Directions
Could you write out the article on Carrie Cracknell's Persuasion again, starting at "It was Pride" and stopping after "stuck with her.", with "summer holiday" changed to "winter break"?

It was Pride and Prejudice that introduced Carrie Cracknell to the canon of Jane Austen, as is the case for many new Austenites. (You might say it's a truth universally acknowledged.) The would-be director studied the novel in school, and then while on summer holiday, proceeded to make her way through all of Austen's six major novels. It was Persuasion, the last manuscript written by the author, that stuck with her.

When Cracknell, a renowned theater director out of London, was tapped to helm a new adaptation of Persuasion for Netflix, she thought back to what had resonated with her upon that first reading. "I was really interested in finding the longing and the heartbreak and the melancholy at the center of it," she tells A.frame. "But then also having this very sharp comedy, which I think is so in the soul of Jane Austen."

READ: Carrie Cracknell: My 5 Favorite Jane Austen Adaptations

Persuasion tells the story of Anne Elliot (played in the movie by Dakota Johnson), a woman of a certain age — which, by 19th-century standards, means 27 — who is considered a spinster due to her having never wed. Anne almost got married once, but was persuaded by her family to call off her engagement to Frederick Wentworth (Cosmo Jarvis), a sailor who lacked both wealth and influence. Years later, he returns to her life as a moneyed war hero and most eligible bachelor.

Dataset content
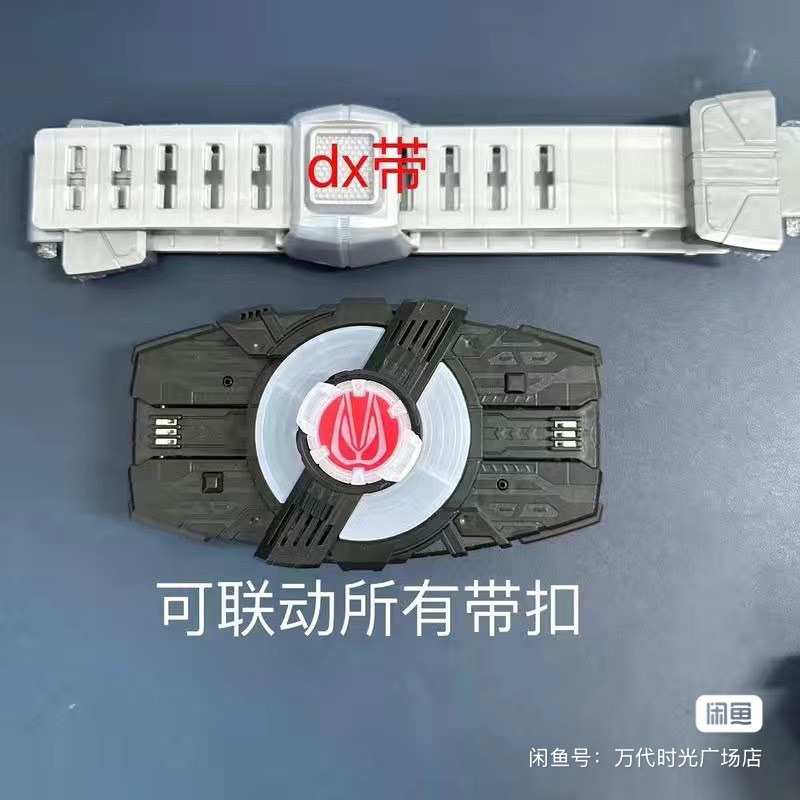 Kamen Rider Kivu Nhận dạng đầy đủ Desire Driver Geats Đai biến hình MK9 Golden Fox Thần chiến MK9 Khóa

Output for this task
It was Pride and Prejudice that introduced Carrie Cracknell to the canon of Jane Austen, as is the case for many new Austenites. (You might say it's a truth universally acknowledged.) The would-be director studied the novel in school, and then while on winter break, proceeded to make her way through all of Austen's six major novels. It was Persuasion, the last manuscript written by the author, that stuck with her.